Jumping to conclusions in delusional and non-delusional schizophrenic patients
Article first published online: 24 DEC 2010
2005 The British Psychological Society
British Journal of Clinical Psychology
Volume 44, Issue 2, pages 193–207, June 2005
How to Cite
Moritz, S. and Woodward, T. S. (2005), Jumping to conclusions in delusional and non-delusional schizophrenic patients. British Journal of Clinical Psychology, 44: 193–207. doi: 10.1348/014466505X35678
- Issue published online: 24 DEC 2010
- Article first published online: 24 DEC 2010
- Received 13 June 2003; revised version received 18 January 2004
Objective. Several studies have provided evidence for the claim that a subgroup of (schizophrenic) patients with current delusions share a jumping to conclusions (JTC) bias. The primary aim of the present study was to investigate whether currently deluded and non-deluded schizophrenic patients perform differently on three tasks tapping probabilistic reasoning.
Method. Probabilistic reasoning was assessed in 31 schizophrenic patients, 28 psychiatric controls, and 17 healthy controls. In addition to the traditional draws to decision procedure, we employed two tasks for which participants had to judge, at each stage, the likelihood that beads come from either container (graded estimates procedure). Reaction times were recorded for the graded estimates procedure.

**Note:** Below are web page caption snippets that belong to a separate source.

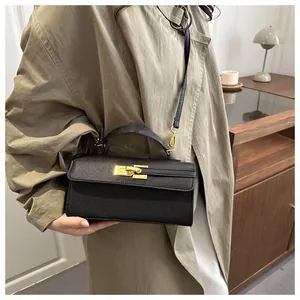 Détail du petit sac à main en cuir noir avec boucle dorée porté avec un trench-coat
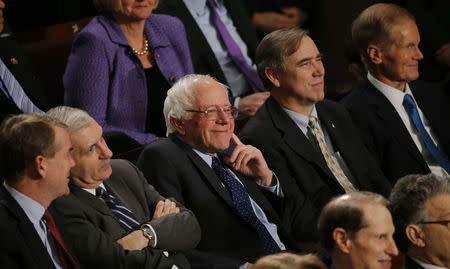 Democratic U.S. presidential candidate Bernie Sanders smiles as he listens to U.S. President Barack Obama's State of the Union address to a joint session of Congress in Washington, January 12, 2016. REUTERS/Carlos Barria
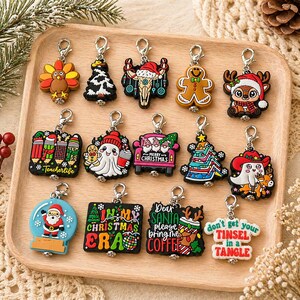 May include: A collection of Christmas-themed keychains with various designs, including a turkey, Christmas tree, gingerbread man, and Santa Claus. Some keychains have text like "Teacherlife" and "Dear Santa please bring me coffee."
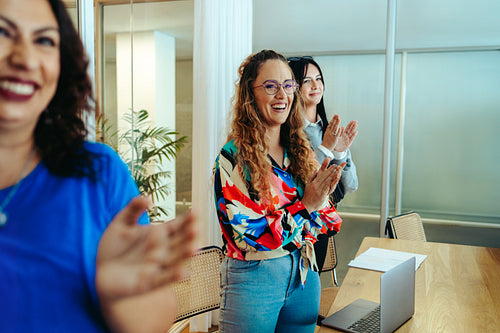 Female coworkers applauding a successful presentation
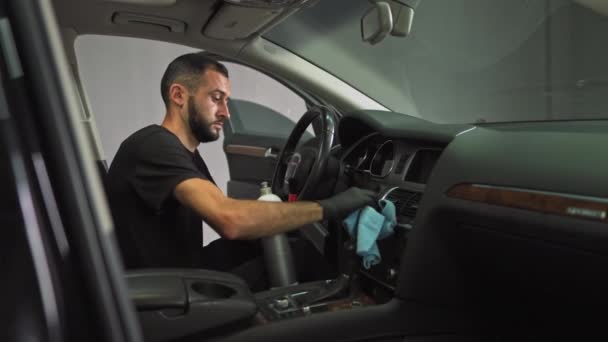 A man in a black T-shirt chemically cleans the panel of an expensive car. Dry cleaning of cars. Cleaning parts with a brush from dirt — Stock Video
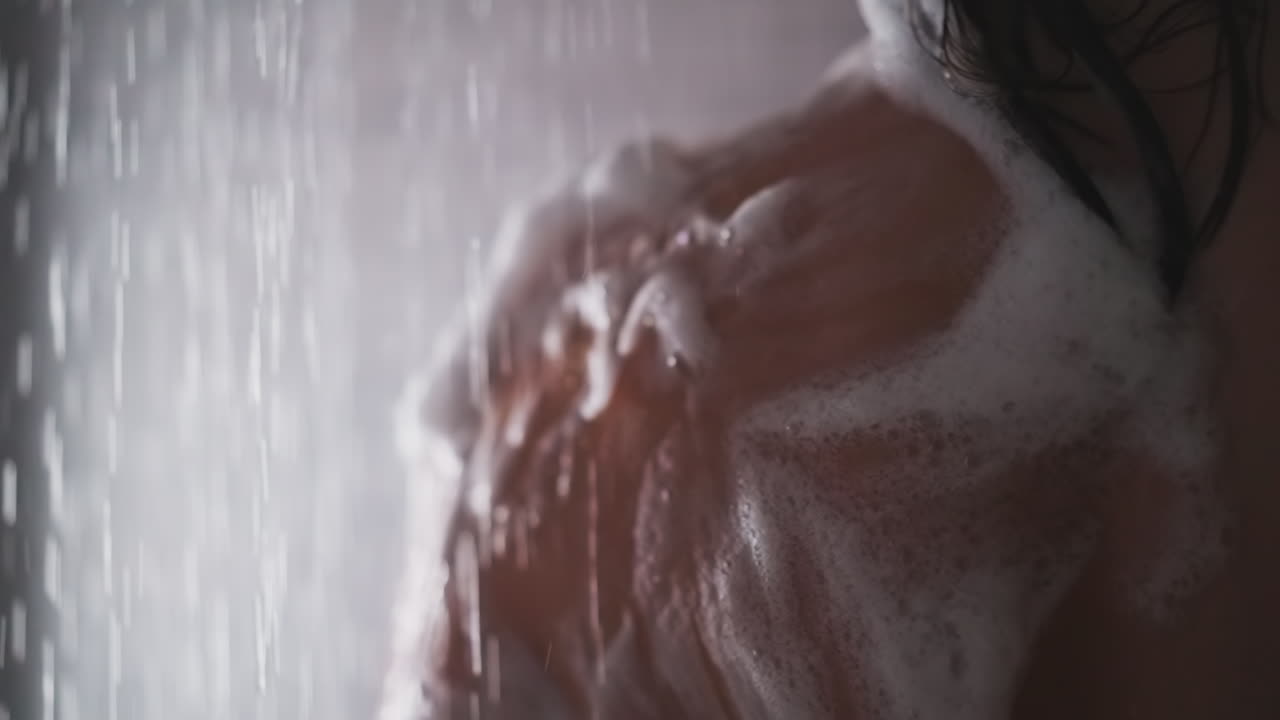 el agua lava la espuma del hombro de la mujer en el baño de cerca. la dama toma una ducha caliente y limpia el cuerpo con espuma de jabón en el baño. relajación en el spa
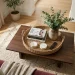 Styled living room coffee table featuring a woven seagrass tray organizing books, remotes, and plants.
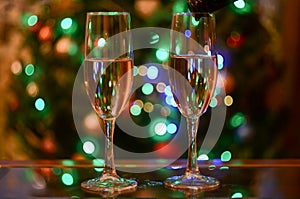 Two flute glasses with champagne against Christmas tree bokeh background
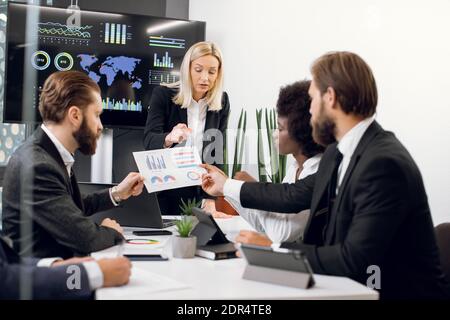 Close up of attractive confident experienced blond female leader, showing infographics and financial charts on the paper during meeting to her focused Stock Photo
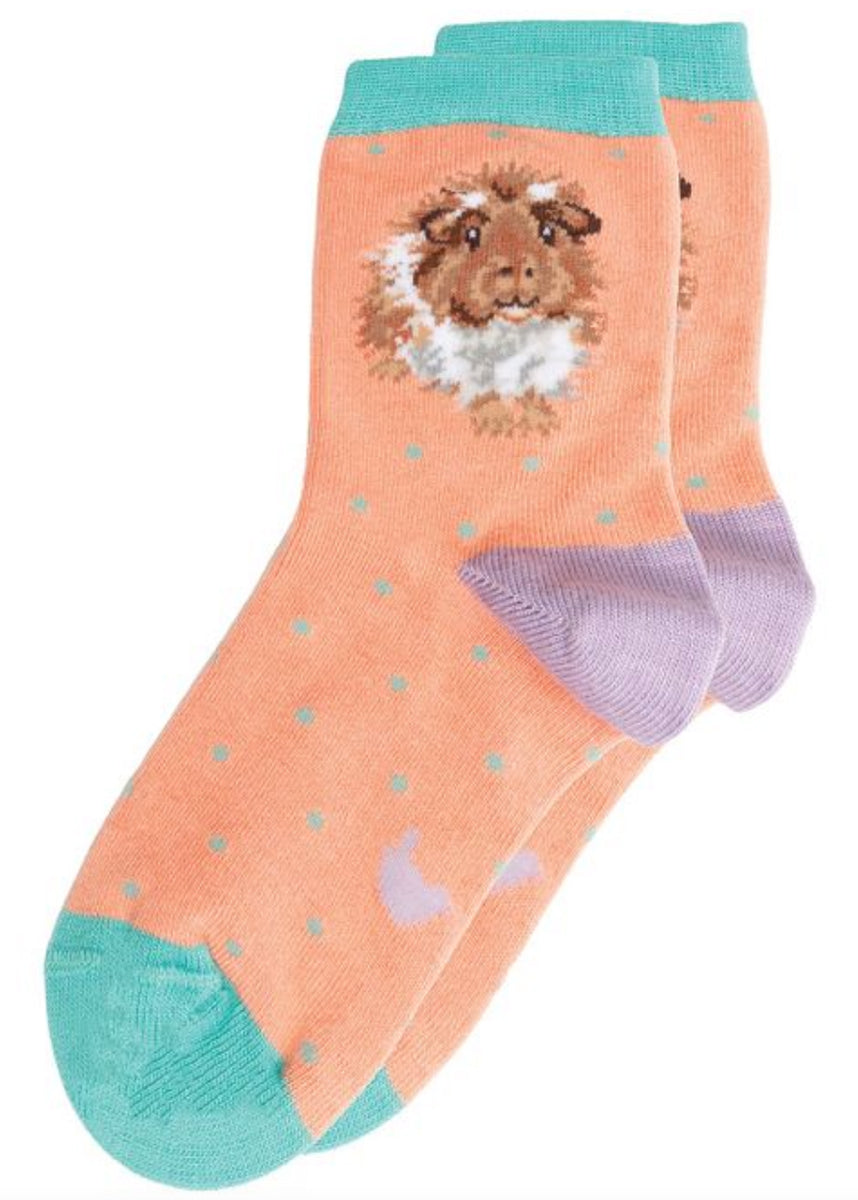 Coppia di calze Wrendale Designs da bambini color pesca con polsino verde acqua e tallone lilla, decorate con porcellino d’India e piccoli pois, su sfondo bianco.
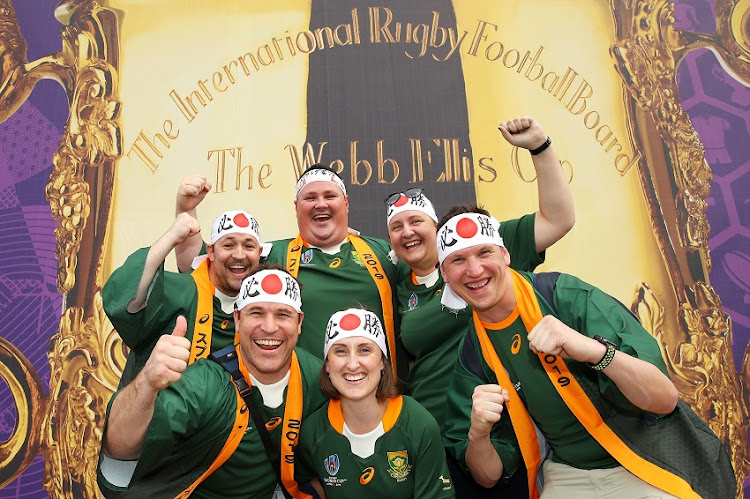 South Africa fans pose in front of a Webb Ellis Cup picture before the Rugby World Cup 2019 Group B game between South Africa and Namibia at City of Toyota Stadium on September 28, 2019 in Toyota, Aichi, Japan.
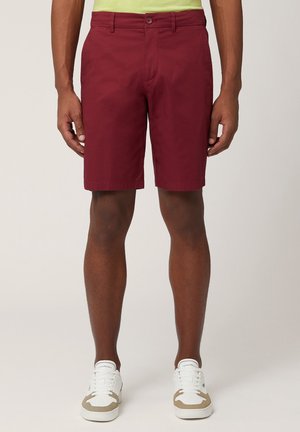 Burgunderrote Shorts mit flacher Vorderseite, Gürtelschlaufen und Seitentaschen; hergestellt aus leichtem Stoff. Kombiniert mit weißen Sneakern mit beigen Akzenten.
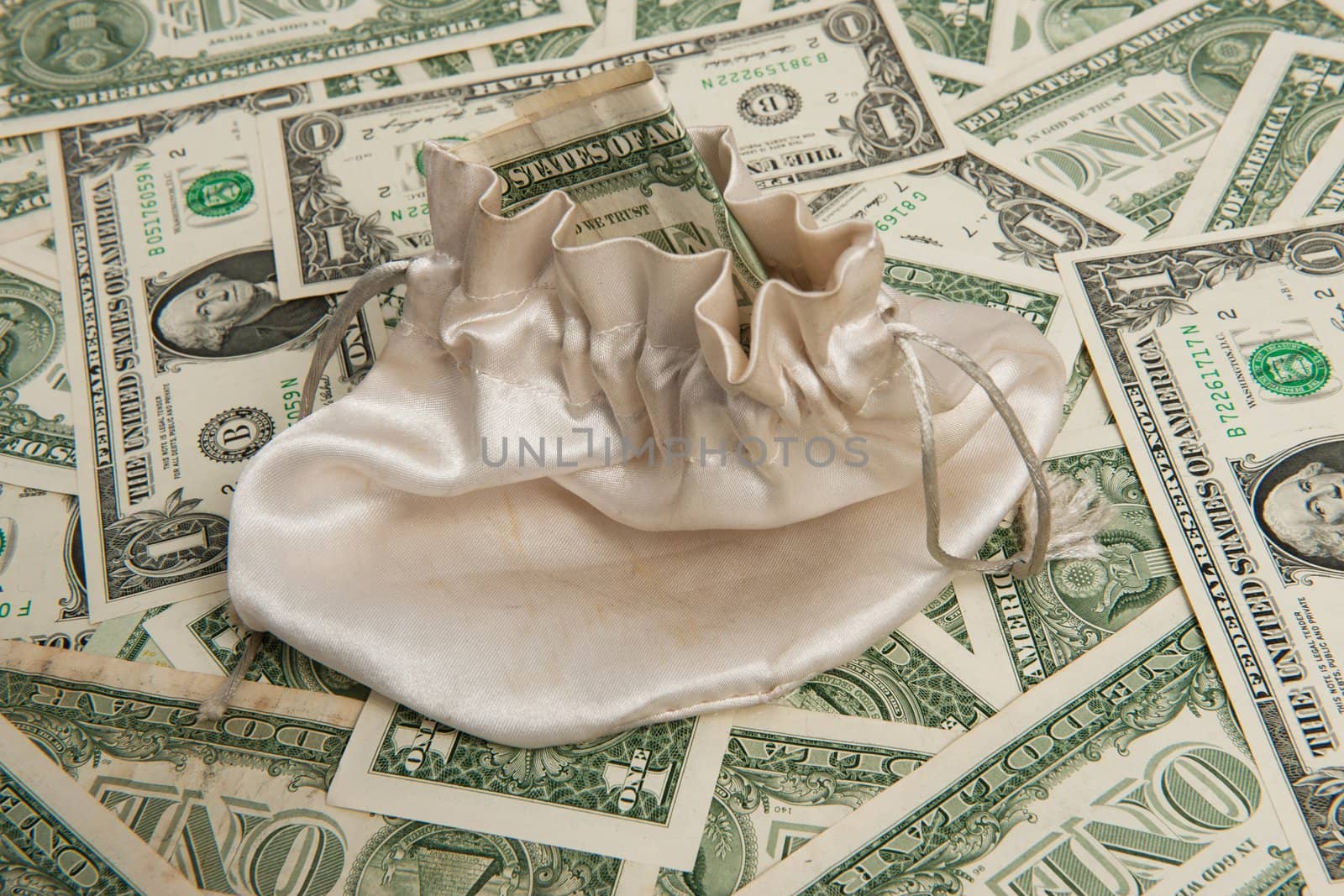 Money bag on paper money dollar pile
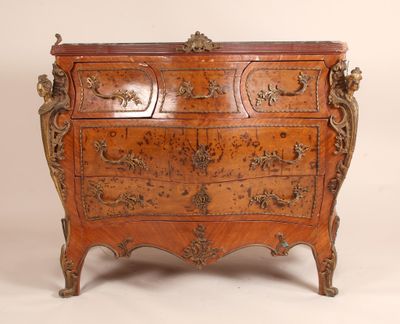 une commode ancienne ornée de sculptures élaborées sur le dessus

Results. A JTC bias was displayed by 42% of the schizophrenic patients in the draws to decision condition, while 7% of the psychiatric patients and none of the healthy controls reached a decision after only one bead. A similar pattern of results was observed for the graded estimates procedure. This bias was more pronounced in deluded schizophrenic patients, although currently non-deluded patients also showed evidence for earlier decisions. A bias to over-adjust when confronted with potentially disconfirmatory evidence was confined to deluded schizophrenic participants. There was also evidence for an increase in JTC in the deluded group over the course of the tasks. No substantial group differences occurred with respect to reaction time parameters indicating that results are not attributable to impulsivity.
Discussion. The findings provide further evidence for state and trait characteristics of abnormal reasoning in paranoid schizophrenia. Results are discussed in light of several competing explanations for JTC in schizophrenia.